Required actions:
**a)** In the passage on the African Commission's HIV report, over what period was the Report developed?
**b)** List every group of people named in the full title of the Commission's HIV Committee in the passage on the African Commission's HIV report.
**c)** Write the next few sentences of the passage on the African Commission's HIV report, picking up after its final sentence.

Passage for review:

The Report was developed by the Commission’s Committee on the Protection of the Rights of People Living with HIV and Those at Risk, Vulnerable to and Affected by HIV (HIV Committee) through a process of extensive consultation and engagement with experts and civil society over a period of two years. This report is the first of its kind. It provides a framework for an African human rights-based response to HIV. It illustrates what human rights law demands of States in the context of HIV, and describes both barriers and good practices for effective rights-based responses. As a body vested with the broad mandate for the protection and promotion of human rights in Africa, it is significant that the Commission is recognising HIV as an urgent and significant human rights concern.
In trying to push for an end to the HIV epidemic, some States in the region continue to propose and implement coercive and punitive solutions that violate human rights. While there have been great strides in new biomedical interventions in the HIV response, the Commission’s Report is a reminder that the end of HIV will not be achieved without human rights at the heart of the response.

Supplied material:

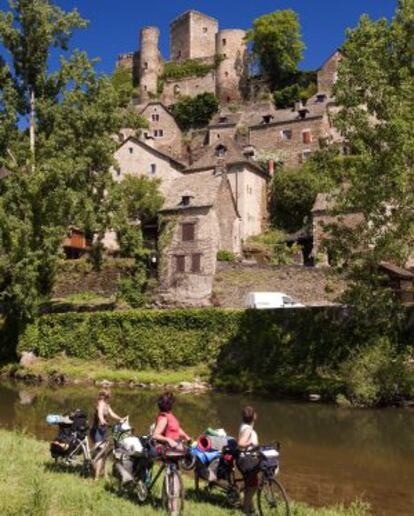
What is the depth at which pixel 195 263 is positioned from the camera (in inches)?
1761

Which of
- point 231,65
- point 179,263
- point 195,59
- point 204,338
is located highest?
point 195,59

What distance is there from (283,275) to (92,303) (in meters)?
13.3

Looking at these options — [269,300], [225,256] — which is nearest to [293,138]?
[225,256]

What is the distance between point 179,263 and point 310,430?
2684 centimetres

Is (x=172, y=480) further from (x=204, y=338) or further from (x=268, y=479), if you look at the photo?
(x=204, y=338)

...

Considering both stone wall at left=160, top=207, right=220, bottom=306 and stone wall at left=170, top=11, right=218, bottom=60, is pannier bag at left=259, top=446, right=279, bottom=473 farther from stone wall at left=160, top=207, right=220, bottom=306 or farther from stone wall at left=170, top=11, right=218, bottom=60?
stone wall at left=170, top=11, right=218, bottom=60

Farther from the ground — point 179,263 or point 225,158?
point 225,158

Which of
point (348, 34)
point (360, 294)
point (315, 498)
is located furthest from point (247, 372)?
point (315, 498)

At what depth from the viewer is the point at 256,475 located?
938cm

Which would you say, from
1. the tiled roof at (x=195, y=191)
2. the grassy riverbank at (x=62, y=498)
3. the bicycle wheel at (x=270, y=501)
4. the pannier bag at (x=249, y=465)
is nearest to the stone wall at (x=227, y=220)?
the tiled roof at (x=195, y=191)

==

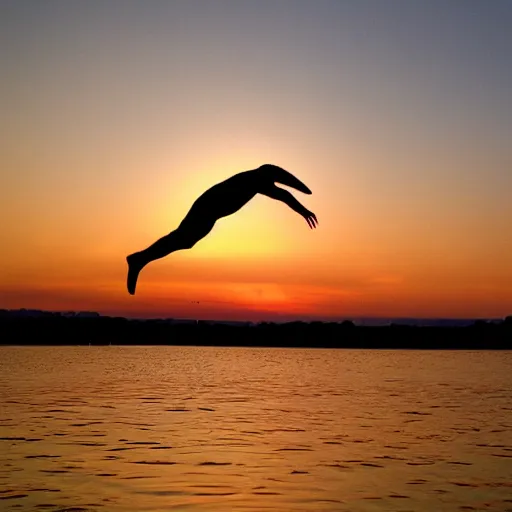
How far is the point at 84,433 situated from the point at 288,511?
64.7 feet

Results by task:
**a)** Two years.

**b)** People living with HIV; those at risk of HIV; those vulnerable to HIV; those affected by HIV.

**c)**
“The Commission is a critical instrument for enforcing human rights in Africa. We commend the Commission for its leadership in ensuring that human rights are at the centre of the HIV response. The advancements in medicines for HIV and models of care cannot be of any use unless people’s human rights are respected and structural barriers to accessing HIV care and treatment are removed,” said Michaela Clayton, Director of the AIDS and Rights Alliance for Southern Africa (ARASA).
“Through the Report, the Commission affirms the obligation of States to promote non-discrimination particularly, discrimination based on sexual orientation and gender identity; and to address the systemic violations of the rights of key populations and marginalised groups in particular, the right to health which exacerbates vulnerability to HIV ,” says Humphrey Ndondo, Executive Director of the African Men for Sexual Health and Rights (AMSHeR).
“We hope that the Report will guide the Commission, States, and other stakeholders, in their decision making,” said Kaajal Ramjathan-Keogh, Executive Director of the Southern Africa Litigation Centre. “We call on States to engage with this important Report, and take note of both the barriers and good practices described.”
International Human Rights Day, marked on 10 December, must serve as a reminder of the importance of human rights when addressing HIV. It is a day where society should not only celebrate human rights, but keep in mind the long road ahead and the continuing human rights challenges that must be addressed if we are to end AIDS as a public health threat.